Moreover, the economy is holding up quite well under the political strains. It has recorded positive growth almost continuously for the past 12 years, and is currently growing at around 5.3 per cent, comparable to the ex-China East Asian average. Remittances from the eight million or so Filipinos abroad are now estimated to be running at about US$15 billion per year, equivalent to almost half the country's merchandise exports.

The floating exchange rate regime, adopted in the wake of the Asian economic crisis, is working well. It helps discipline political excess and, as the peso slides in response to political tensions, it boosts competitiveness.

The country has now run a current account surplus for seven consecutive years, which is unprecedented in Philippine history. It reflects a combination of success and failure: moderate growth, strong remittances and a reluctance in international capital markets to lend to the Philippines. The result is that the country is unlikely to experience a balance of payments crisis for the foreseeable future, unless there is a serious fiscal cum political crisis.

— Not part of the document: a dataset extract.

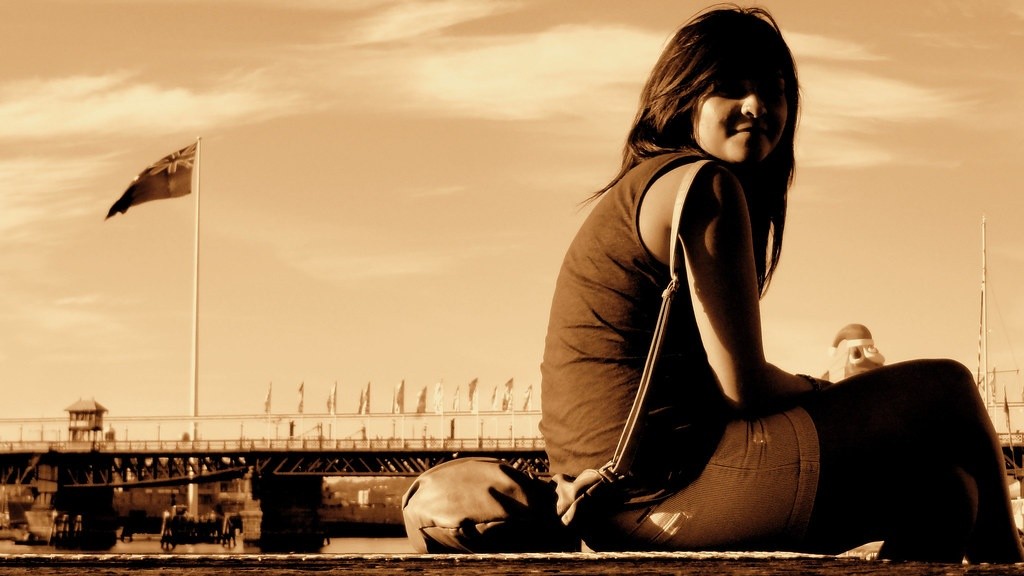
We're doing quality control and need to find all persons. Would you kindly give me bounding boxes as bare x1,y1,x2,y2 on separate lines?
536,7,1024,575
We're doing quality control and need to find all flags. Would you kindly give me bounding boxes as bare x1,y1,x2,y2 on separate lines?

Congress has finally agreed to pass some major tax reforms, which will avert the fiscal crisis, at least for the next couple of years. It seems likely that a major constitutional change will make economic policy a good deal easier. The mining sector, essentially shut down for the past two decades by NGO activists, has a new lease of life.

There are in reality two economies. One, where Filipino talent is able to demonstrate its skills at home, and increasingly abroad, is thriving. The other, where this talent is stifled by patronage politics and a demoralized bureaucracy, is under-performing. In the former 'enclaves of success', able to operate independently of government interference, or requiring little by way of complementary public facilities, the Philippines is highly competitive. Examples include manufacturing in export processing zones, and a wide array of service activities in areas as diverse as IT, call centres and medical support.

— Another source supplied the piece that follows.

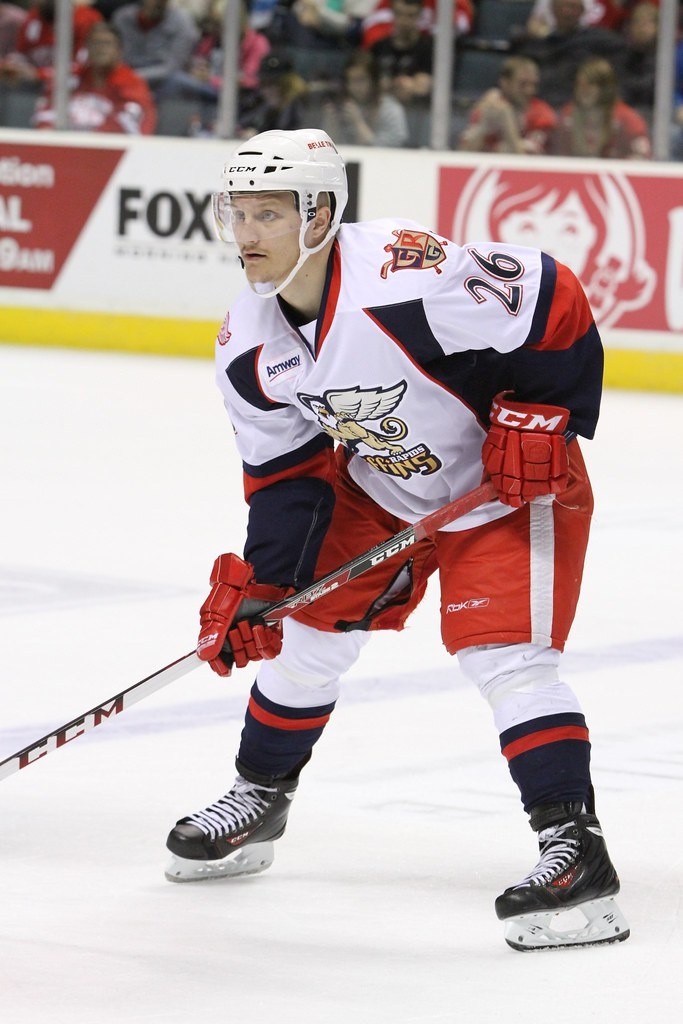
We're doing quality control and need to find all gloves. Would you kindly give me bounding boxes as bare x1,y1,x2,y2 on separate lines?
196,551,287,678
479,390,569,507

Where to from here? Strong and durable economic development will require at least the following:

First, a resolution of the fiscal crisis, through a substantial increase in government revenue. That is: a Congress willing to assume its responsibilities and pass crucial fiscal measures; major reform of the tax code (eg, the country has one of the highest corporate tax rates in East Asia but one of the lowest collection rates); and inculcating a culture of tax compliance and honest collection.

Second, given the complexity and fluidity of Philippine politics, measures which insulate the business world from political machinations - the much discussed 'firewall' between economics and politics - are needed. For example, the independent central bank provisions are generally working well. The decentralization arrangements introduced in 1992 are beginning to encourage competition among local governments. In addition to the fiscal measures, much more is needed, especially in regulatory reform.

Third, the debilitating conflicts in Mindanao, and elsewhere, need to be resolved. The recently released Philippine Human Development Report documents the terrible social impacts of the conflict, especially in the localities known as the Autonomous Region of Muslim Mindanao.

Fourth, the military needs to be kept in the barracks. The longer the conflict in Mindanao continues, the longer the military is woefully under-funded, and the longer the current political impasse persists (and with it, superficially, the pretext for intervention, to 'restore order'), the less likely it is that restless and ambitious sections of the military can be restrained.

This is not an impossibly ambitious agenda. The presidency of Fidel Ramos, from 1992 to 1998, delivered on much of it, and the country prospered as a result.

WATCHPOINT: Current political uncertainties will not make implementation of a reform agenda any easier.